Mon cher philosophe; j'ai fait en partie ce que vôtre prieur carme a désiré, j'ai rassemblé le plus de volumes que j'ai pu.
J'en ai fait faire un petit ballot que j'ai envoié par le coche de Lyon, à l'adresse de mr le vicomte de st Priest à Montpellier. Il faudra que le prieur ait l'attention d'en avertir Mr de st Priest. L'adresse porte, A Mr Camp à Lyon, pour faire tenir à Mr le vicomte de st Priest à Montpellier. Je n'écris point au prieur, je suis trop malade, et d'ailleurs, je n'aurais à lui mander autre chose, sinon que je n'ai pu éxécuter entièrement sa commission, n'aiant pas un seul éxemplaire complet. Je donnerais tous les livres du monde pour l'ouvrage que vous m'avez fait espérer, et auquel je voudrais bien que vous pussiez travailler dans les moments de vôtre loisir. Vous tirerez de l'or du fumier des pères. Ces pauvres gens ont donné contre eux de terribles armes dont on n'a pas encor su se servir. Il fallait que le siècle de la philosophie fût arrivé pour qu'on discernât combien peu ils étaient philosophes, car avant ce siècle on raisonnait à peu près comme eux. La lumière s'étend à présent de tous côtés, et avec tant d'éclat que les jansénistes font tout ce qu'ils peuvent pour l'éteindre. Ils ont fait déffendre l'excellent livre de D'Alembert sur la destruction des Jesuites, parce que la leur y est annoncée, et que l'intrépide d'Alembert ne fait pas plus de cas des uns que des autres.

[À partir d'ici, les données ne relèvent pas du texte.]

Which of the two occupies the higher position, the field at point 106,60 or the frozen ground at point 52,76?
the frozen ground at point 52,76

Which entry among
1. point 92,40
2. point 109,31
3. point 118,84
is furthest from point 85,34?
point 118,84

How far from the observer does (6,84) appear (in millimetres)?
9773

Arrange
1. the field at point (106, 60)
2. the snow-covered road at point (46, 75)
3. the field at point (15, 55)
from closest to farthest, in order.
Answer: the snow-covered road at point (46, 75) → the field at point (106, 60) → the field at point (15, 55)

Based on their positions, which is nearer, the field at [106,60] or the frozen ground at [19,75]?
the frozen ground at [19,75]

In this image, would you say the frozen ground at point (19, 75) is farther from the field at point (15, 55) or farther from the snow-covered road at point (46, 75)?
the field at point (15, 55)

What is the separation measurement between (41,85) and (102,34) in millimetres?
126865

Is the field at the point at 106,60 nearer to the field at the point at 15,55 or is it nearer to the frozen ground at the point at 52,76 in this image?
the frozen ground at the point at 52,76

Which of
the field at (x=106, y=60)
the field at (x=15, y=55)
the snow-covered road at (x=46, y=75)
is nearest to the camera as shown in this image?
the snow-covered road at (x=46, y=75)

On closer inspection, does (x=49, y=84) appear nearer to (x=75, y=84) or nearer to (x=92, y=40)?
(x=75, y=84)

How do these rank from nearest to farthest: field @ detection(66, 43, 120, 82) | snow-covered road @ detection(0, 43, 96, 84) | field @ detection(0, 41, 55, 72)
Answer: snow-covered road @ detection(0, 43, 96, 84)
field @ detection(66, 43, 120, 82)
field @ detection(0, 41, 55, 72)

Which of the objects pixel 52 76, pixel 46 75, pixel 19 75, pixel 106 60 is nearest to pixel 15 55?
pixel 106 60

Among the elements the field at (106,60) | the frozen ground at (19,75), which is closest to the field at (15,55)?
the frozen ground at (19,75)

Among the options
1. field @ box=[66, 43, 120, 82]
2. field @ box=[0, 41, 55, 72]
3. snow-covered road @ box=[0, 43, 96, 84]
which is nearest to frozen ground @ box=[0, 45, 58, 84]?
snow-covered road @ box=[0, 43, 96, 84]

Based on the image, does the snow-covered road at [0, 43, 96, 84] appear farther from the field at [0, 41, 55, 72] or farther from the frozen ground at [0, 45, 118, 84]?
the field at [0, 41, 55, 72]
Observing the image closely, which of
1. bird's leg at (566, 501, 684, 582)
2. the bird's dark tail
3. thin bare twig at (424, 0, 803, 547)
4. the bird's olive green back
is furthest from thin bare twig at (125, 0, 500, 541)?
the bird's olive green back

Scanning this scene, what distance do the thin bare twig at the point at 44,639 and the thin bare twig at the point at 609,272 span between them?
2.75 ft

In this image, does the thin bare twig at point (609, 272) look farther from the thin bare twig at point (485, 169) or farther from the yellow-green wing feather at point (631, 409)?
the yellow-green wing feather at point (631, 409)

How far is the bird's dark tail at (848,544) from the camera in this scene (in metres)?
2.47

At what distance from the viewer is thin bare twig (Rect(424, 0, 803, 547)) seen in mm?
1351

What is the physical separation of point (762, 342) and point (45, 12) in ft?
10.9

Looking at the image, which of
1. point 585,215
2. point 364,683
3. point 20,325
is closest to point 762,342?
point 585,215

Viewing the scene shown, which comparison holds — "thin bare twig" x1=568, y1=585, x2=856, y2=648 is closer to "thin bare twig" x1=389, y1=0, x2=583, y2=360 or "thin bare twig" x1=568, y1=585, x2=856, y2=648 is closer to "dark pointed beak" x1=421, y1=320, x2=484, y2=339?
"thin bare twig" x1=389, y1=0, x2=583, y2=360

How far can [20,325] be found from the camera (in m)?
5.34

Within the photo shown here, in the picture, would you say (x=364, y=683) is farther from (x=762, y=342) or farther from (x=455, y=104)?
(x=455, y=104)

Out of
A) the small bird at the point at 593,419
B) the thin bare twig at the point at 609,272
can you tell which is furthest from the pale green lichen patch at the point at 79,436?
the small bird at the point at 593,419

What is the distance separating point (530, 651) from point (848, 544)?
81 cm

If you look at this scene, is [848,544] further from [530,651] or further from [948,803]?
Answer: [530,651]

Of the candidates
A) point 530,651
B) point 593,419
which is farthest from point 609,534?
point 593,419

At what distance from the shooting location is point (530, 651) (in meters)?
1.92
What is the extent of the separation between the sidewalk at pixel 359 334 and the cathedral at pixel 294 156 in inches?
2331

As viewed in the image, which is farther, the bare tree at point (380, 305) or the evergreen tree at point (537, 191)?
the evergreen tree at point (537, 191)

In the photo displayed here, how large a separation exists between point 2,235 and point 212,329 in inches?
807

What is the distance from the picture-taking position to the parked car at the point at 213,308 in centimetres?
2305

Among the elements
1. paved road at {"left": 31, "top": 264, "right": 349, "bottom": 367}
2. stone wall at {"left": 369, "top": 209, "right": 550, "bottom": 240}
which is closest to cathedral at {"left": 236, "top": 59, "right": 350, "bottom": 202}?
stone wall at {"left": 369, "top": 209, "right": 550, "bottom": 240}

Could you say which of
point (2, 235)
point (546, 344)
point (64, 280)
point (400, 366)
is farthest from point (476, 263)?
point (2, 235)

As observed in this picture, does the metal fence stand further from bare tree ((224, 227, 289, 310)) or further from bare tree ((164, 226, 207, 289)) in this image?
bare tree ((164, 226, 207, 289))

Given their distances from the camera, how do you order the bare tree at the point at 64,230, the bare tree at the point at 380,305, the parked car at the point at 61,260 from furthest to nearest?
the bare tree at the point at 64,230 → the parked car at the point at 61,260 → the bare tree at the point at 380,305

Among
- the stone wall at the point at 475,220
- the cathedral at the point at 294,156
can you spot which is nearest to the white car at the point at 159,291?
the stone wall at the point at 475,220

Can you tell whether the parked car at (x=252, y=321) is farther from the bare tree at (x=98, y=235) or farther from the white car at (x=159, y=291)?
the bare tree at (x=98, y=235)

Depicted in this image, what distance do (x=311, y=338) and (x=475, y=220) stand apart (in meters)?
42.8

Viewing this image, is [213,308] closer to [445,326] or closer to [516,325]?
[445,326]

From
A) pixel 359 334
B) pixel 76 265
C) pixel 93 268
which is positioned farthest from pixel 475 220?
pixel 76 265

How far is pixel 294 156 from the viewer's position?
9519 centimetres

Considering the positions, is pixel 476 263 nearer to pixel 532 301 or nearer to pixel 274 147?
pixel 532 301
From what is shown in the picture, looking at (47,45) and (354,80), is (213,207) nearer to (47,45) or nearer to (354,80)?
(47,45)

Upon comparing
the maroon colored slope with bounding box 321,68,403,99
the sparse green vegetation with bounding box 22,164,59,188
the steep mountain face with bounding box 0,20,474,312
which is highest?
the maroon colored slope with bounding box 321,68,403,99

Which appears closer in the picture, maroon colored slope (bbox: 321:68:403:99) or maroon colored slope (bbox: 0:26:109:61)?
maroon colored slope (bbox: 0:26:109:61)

Il y a actuellement à Paris une inquisition très sévêre sur les livres. On s'y prend trop tard. La raison a établi son empire. Il est assez aisé de lui fermer les portes, mais quand elle les a ouvertes une fois on ne la chasse plus.

On attend made la Duchesse d'Anville ces jours cy; elle prend bien mal son temps, vous n'êtes pas à Genêve. Adieu mon cher philosophe. Quand vous reviendrez nous parlerons de Tertulien et d'Irenée; ils étaient de maîtres fous, et leurs prédécesseurs aussi.